Saints right tackle Zach Strief said he and teammates were angry about the way the club was treated by the league, but added
that players generally have tunnel vision during the season.
"There's a period in the offseason when you can feel that way, and then once the season starts there's no time to worry about
it," Strief said.
Strief said the experienced assistant coaches who ran the team in Payton's absence did a good job keeping the routine largely
the same and delivering messages in meetings similar to the way Payton had in the past.
"I don't ever remember going on the field
and saying, 'That meeting on Wednesday really has me shaken up.' So I
don't think
there's necessarily an effect like that," Strief said. "But
obviously there's a reason (Payton is) a head football coach in
the NFL, because he's a talented coach, and so it's not just
players that lose something from him not being here. He's also
an integral part of our coaching staff and they didn't have him.

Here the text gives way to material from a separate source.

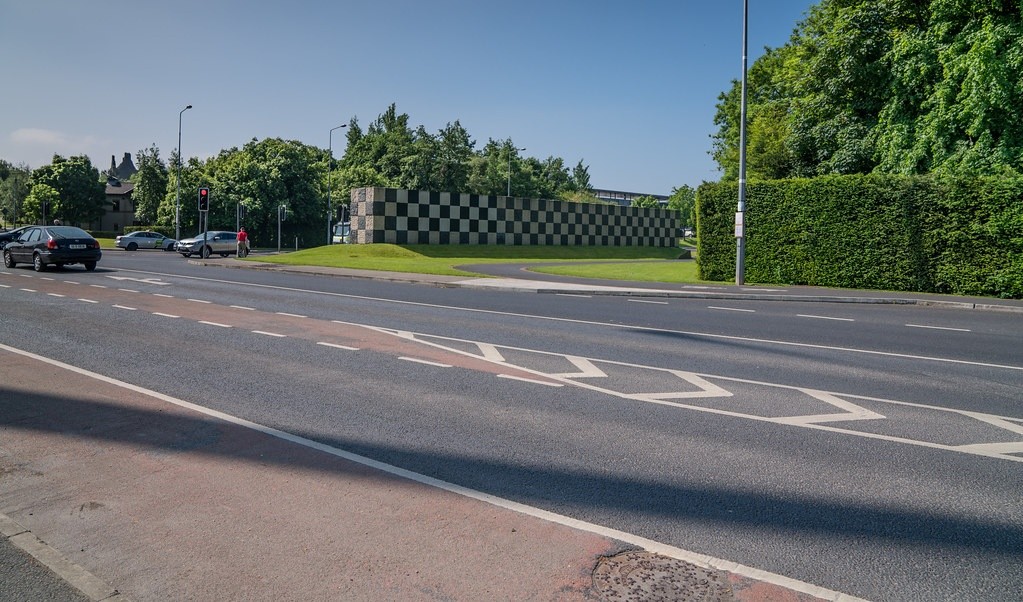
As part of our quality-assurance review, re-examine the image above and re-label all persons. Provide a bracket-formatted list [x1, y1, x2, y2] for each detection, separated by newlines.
[54, 219, 62, 226]
[237, 227, 247, 258]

So you're putting those coaches in situations they've never
been in.
"It's more work and more pressure and stress
on everybody. Coach Payton carries this big weight, and when he leaves
it has
to get picked up by a lot of people. You can't deny there's not an
effect, but to sit there and say, 'How many wins does that
get you?' is impossible."
New Orleans has won seven of 11 games since
the 0-4 start, leaving Shanle to wonder whether the impact of Payton's
absence
did not manifest itself most early in the regular season. The
Saints lost all four games by single digits, including an overtime
loss at home to a Kansas City team that is now 2-13.
"I think the start of our season would have been different. We would have won one or two games here or there that would have
changed everything to where we are now," Shanle said. "We all said it wouldn't affect us, but it was much harder when that
reality came. But after we got used to, 'This is how the flow is going to be now,' we played better. We just never played
consistently. Our play reflected the roller coaster that was our offseason and our summer."